_Passage provided:_
Terence Davies’s A Quiet Passion

Of course Terence Davies’s first film based on the life of a historical figure would take as its subject someone who once began a poem: “I’m Nobody! Who are you?” Far from a conventional biopic, Davies’s marvelous film about the life and death of Emily Dickinson (Cynthia Nixon) takes great care never to overplay the brilliance of its subject, taking her genius as a given. Her poems, unpublished during her lifetime, occasionally float across the soundtrack, premonitions of a posthumous career, recited by Nixon with an internalized wisdom.

The actor’s remarkable even in voiceover, but on-screen she’s revelatory, her soft features made severe as she calcifies from independent-minded freethinker into lonely, bitter middle age, shutting herself off from the world in her family home in Amherst, Massachusetts. In concert, the film burrows in ever tighter, dramatically reflecting Dickinson’s journey into shadows, a progression that feels especially perturbing after Davies’s atypically breezy first half, which offers a rare showcase for the trademark wit (“Going to church is like going to Boston; you only enjoy it after you’ve gone home”) the writer-director usually flashes only behind the camera.

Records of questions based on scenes
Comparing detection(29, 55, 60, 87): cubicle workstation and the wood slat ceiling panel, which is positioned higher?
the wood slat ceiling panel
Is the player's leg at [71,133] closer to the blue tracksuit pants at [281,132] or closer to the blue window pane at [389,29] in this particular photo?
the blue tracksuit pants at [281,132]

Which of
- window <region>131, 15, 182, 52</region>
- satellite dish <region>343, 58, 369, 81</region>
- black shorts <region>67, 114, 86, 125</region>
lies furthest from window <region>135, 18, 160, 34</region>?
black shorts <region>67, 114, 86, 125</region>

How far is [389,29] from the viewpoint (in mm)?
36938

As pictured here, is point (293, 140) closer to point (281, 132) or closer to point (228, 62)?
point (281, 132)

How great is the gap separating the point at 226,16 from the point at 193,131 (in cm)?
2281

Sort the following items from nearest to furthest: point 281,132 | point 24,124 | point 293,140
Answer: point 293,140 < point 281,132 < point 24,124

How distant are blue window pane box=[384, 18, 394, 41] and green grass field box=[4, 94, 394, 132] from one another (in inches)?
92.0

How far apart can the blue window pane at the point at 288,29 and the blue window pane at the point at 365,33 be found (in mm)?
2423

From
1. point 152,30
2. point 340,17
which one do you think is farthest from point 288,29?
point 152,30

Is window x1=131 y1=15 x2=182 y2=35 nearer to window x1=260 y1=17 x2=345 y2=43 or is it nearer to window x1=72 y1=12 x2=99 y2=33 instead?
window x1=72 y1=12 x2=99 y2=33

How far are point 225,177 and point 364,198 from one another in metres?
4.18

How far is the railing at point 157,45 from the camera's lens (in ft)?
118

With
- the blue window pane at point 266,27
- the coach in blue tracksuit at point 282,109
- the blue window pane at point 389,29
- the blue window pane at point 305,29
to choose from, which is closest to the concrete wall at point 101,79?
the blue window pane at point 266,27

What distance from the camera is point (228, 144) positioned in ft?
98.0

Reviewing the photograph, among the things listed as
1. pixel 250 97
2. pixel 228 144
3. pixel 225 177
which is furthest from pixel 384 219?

_Stated goal:_ Can you carry the review of A Quiet Passion on from its last sentence, extending the text itself rather than the material?

_Result:_
As razor-sharp verbal alacrity is permanently dulled by emotional dissolution, A Quiet Passion reveals itself to be a work of nearly Bergman-esque despair, reminiscent of Cries and Whispers in its exquisitely wrought claustrophobia and the unblinking clarity with which it peers at human fragility. Admirers of Davies’s aching slow pans and painterly lighting will not be disappointed by the way he and cinematographer Florian Hoffmeister make Dickinson’s New England house look like the provincial interior of a Dutch master. Davies has fully embraced digital filmmaking, even employing a startlingly effective CG effect expressing time’s passing. The choices are often daring, from the initial flat affect of the performances and arch, ascetic compositions to the ever darkening, increasingly abstract emotional crawlspace of the final passages, most memorably an attenuated dreamscape involving a man in black and a mirror obscured by flowers.

Such flourishes may be typical Davies, but in the grander scheme of contemporary cinema they still seem fresh, daring, and utterly unlike anything anyone else is doing. That Davies, who has had a famously difficult time getting films financed, has had two films in such quick succession—Sunset Song was only released this past May—is itself cause for celebration; that the films are at such a high level of craft and candor is a gift of the highest order.

In Focus: A Quiet Passion screened October 5 as the official Film Comment selection of the 54th New York Film Festival. It is now playing in general release.